Job 1:
Reproduce the blog post "So Loved" in its entirety, without altering any word or punctuation mark.
===== Page excerpt =====
Wednesday, January 14, 2015

So Loved

It was one of those inspirational signs that got me thinking.

It referred to Jesus as God's unspeakable gift. While I didn't really get the word choice (Unspeakable? Wouldn't indescribable be better?), it set me to thinking about God's love.

Parents who have lost a child may find themselves questioning God or their own faith -- I know I did. I was angry at God for allowing Ethan to die, full of questions and rocked that my prayers and faith had not led to his recovery from addiction. I was so certain that it was just a matter of time, that God would put the right people in his life or open the door that would allow him to see what his life had become. It was not that I stopped believing in God -- the whole idea is incomprehensible to me -- it was that it felt like He didn't really care.

Yet eventually this terrible loss took me to different place. In this place I feel God's love in a way I don't think I ever comprehended it before.
=====
Job 2:
From the records below, copy each line that contains the string "notation", treating uppercase and lowercase letters as distinct.
===== Extracted entries =====
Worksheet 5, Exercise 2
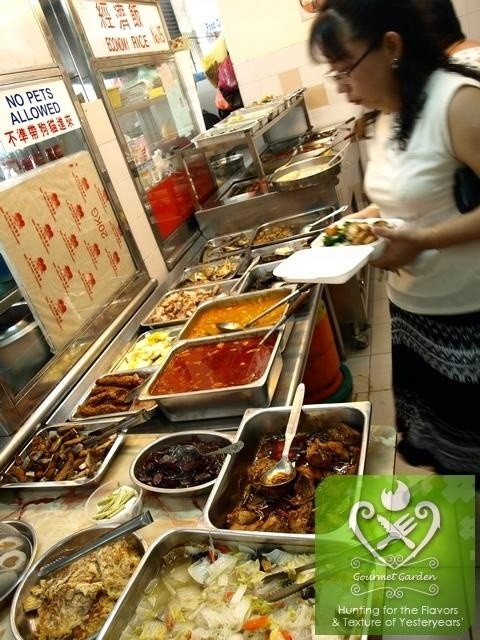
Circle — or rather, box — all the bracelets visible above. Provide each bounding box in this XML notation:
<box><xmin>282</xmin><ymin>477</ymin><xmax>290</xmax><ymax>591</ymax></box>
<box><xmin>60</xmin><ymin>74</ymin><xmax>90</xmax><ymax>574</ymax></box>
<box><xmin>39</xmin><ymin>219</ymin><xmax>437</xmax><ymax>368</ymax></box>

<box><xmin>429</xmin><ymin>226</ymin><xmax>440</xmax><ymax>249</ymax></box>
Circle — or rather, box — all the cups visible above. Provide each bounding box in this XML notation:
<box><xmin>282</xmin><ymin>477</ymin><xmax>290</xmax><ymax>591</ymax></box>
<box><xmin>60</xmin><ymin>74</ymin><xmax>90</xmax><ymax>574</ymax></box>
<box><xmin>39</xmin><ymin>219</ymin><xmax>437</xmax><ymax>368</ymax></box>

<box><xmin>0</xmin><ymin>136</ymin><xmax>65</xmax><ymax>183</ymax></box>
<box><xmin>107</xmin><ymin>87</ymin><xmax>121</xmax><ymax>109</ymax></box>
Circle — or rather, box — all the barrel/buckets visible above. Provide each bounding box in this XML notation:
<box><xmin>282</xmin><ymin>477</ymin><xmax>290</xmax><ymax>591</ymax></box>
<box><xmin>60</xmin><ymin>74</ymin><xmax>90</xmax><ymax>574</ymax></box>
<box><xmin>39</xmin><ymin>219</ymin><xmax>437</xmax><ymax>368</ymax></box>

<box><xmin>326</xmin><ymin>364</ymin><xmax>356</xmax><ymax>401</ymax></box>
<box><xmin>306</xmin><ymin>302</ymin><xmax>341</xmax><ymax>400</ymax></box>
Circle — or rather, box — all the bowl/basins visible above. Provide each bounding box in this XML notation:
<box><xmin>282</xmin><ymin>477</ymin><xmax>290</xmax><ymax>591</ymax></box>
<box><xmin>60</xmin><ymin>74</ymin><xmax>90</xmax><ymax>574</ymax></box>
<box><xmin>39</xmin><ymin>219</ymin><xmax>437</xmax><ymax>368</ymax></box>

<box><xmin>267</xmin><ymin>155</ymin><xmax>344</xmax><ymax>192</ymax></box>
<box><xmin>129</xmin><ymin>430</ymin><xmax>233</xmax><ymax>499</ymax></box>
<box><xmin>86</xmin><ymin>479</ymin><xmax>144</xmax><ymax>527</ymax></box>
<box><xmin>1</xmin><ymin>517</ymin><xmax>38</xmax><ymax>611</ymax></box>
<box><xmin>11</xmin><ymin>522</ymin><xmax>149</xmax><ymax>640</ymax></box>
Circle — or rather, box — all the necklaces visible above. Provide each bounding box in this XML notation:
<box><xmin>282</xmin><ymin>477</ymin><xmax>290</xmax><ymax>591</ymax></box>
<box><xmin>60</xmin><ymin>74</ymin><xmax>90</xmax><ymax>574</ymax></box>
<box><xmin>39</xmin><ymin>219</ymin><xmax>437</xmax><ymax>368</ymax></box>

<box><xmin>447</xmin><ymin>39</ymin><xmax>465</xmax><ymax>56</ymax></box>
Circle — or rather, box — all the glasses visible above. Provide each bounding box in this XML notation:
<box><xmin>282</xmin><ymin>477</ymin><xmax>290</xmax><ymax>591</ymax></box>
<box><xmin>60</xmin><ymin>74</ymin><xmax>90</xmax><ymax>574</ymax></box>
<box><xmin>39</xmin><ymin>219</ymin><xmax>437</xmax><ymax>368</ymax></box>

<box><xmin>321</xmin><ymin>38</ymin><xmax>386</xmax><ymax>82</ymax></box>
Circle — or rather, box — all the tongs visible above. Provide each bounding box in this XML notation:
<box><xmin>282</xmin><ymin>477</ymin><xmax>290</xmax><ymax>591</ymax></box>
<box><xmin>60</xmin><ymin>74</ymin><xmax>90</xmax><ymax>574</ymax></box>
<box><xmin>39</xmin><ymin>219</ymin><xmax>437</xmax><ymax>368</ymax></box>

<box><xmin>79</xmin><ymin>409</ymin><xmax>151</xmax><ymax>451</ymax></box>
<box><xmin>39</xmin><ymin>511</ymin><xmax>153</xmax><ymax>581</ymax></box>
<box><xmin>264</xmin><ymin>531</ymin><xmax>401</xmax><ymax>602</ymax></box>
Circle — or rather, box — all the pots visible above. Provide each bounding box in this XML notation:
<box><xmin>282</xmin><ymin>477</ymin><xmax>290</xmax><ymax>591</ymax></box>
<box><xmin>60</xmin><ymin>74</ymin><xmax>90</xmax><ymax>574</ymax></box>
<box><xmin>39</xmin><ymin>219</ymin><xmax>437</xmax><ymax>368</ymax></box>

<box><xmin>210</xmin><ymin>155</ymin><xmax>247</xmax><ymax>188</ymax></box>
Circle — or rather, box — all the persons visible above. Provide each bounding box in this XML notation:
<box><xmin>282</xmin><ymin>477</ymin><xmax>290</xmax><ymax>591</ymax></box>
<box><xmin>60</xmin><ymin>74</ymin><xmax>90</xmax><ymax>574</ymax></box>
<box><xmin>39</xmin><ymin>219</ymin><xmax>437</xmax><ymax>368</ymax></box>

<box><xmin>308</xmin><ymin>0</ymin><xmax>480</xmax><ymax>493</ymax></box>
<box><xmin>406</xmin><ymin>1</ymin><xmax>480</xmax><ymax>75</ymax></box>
=====
Solution 1:
Wednesday, January 14, 2015

So Loved

It was one of those inspirational signs that got me thinking.

It referred to Jesus as God's unspeakable gift. While I didn't really get the word choice (Unspeakable? Wouldn't indescribable be better?), it set me to thinking about God's love.

Parents who have lost a child may find themselves questioning God or their own faith -- I know I did. I was angry at God for allowing Ethan to die, full of questions and rocked that my prayers and faith had not led to his recovery from addiction. I was so certain that it was just a matter of time, that God would put the right people in his life or open the door that would allow him to see what his life had become. It was not that I stopped believing in God -- the whole idea is incomprehensible to me -- it was that it felt like He didn't really care.

Yet eventually this terrible loss took me to different place. In this place I feel God's love in a way I don't think I ever comprehended it before.

Solution 2:
Circle — or rather, box — all the bracelets visible above. Provide each bounding box in this XML notation:
Circle — or rather, box — all the cups visible above. Provide each bounding box in this XML notation:
Circle — or rather, box — all the barrel/buckets visible above. Provide each bounding box in this XML notation:
Circle — or rather, box — all the bowl/basins visible above. Provide each bounding box in this XML notation:
Circle — or rather, box — all the necklaces visible above. Provide each bounding box in this XML notation:
Circle — or rather, box — all the glasses visible above. Provide each bounding box in this XML notation:
Circle — or rather, box — all the tongs visible above. Provide each bounding box in this XML notation:
Circle — or rather, box — all the pots visible above. Provide each bounding box in this XML notation:
Circle — or rather, box — all the persons visible above. Provide each bounding box in this XML notation:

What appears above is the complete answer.